Murkowski also was the only Republican — and the tie-breaking vote — to confirm Vanita Gupta, an anti-police activist who has testified in support of defunding police departments. As a top Justice Department official now, Gupta oversees federal grants to local police departments. Given our high domestic abuse, crime, and sexual assault rates, this Murkowski vote was a direct shot at our public safety victims.

Murkowski broke from Republicans at least 12 times to confirm radical Biden nominees. And she did nothing to take a stand against Biden’s unconstitutional vaccine mandates.

Undaunted, Murkowski brags about writing Biden’s “infrastructure bill,” which really is just the Green New Deal. It punishes carbon production through heavy fines — another dagger aimed at Alaska’s heart.

What’s more, under the bill, Alaska must apply, compete, be selected to receive infrastructure dollars, and then secure the same permits and environmental surveys we have been unable to get from the Biden administration thus far! In some cases, we must create more state government offices before we can even qualify. Murkowski pretends this bait-and-switch bill is good for us, but she adamantly opposed Trump, who proposed an infrastructure bill that did not include the Green New Deal.

Murkowski’s record this year is consistent with her past. In 2011, Murkowski gushed about confirming the appointment of U.S. District Court Judge Sharon Gleason because she was a woman and nice to people in court. Gleason’s record as a non-constitutionalist, environmental activist didn’t matter to Murkowski. Gleason predictably has 1) killed the Willow oil project, 2) canceled the life-saving road to King Cove, and 3) ruled that federal agencies, not the state, have game management authority in Alaska.

Finally, during Murkowski’s time in office and on the Senate Appropriations Committee, the national debt has exploded from $6 trillion to $30 trillion. Murkowski was one of the few Republicans who voted to allow Democrats to increase the debt ceiling this year.

It’s little wonder that in a recent campaign finance report, only 3 percent of Murkowski’s donors were Alaskans. She spends her time in the Senate cultivating her political allegiances to Biden and other D.C. insiders. Her votes show that she cares more about her popularity in D.C. than she does about the people in Alaska.

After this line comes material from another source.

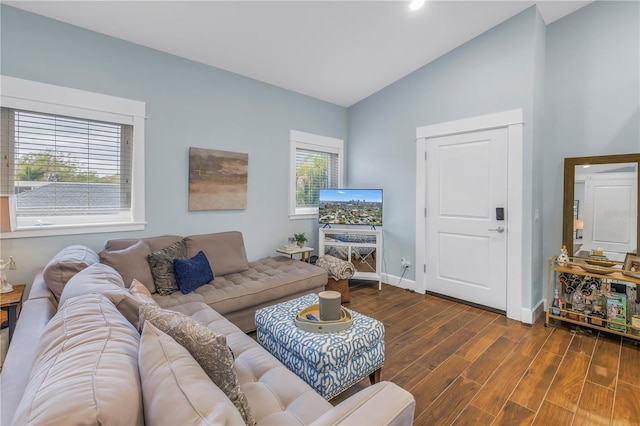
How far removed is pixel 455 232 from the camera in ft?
11.6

There’s also no mystery why the Alaska Republican Party has censured her and prohibited her from identifying as a Republican. She has abandoned Alaska values to represent Biden and enable his radical agenda.

I have been endorsed by the Alaska GOP and by President Trump. When I’m your U.S. senator, I will represent the people of Alaska — not Biden and the DC insiders.

Kelly Tshibaka is a Republican candidate for U.S. Senate in Alaska.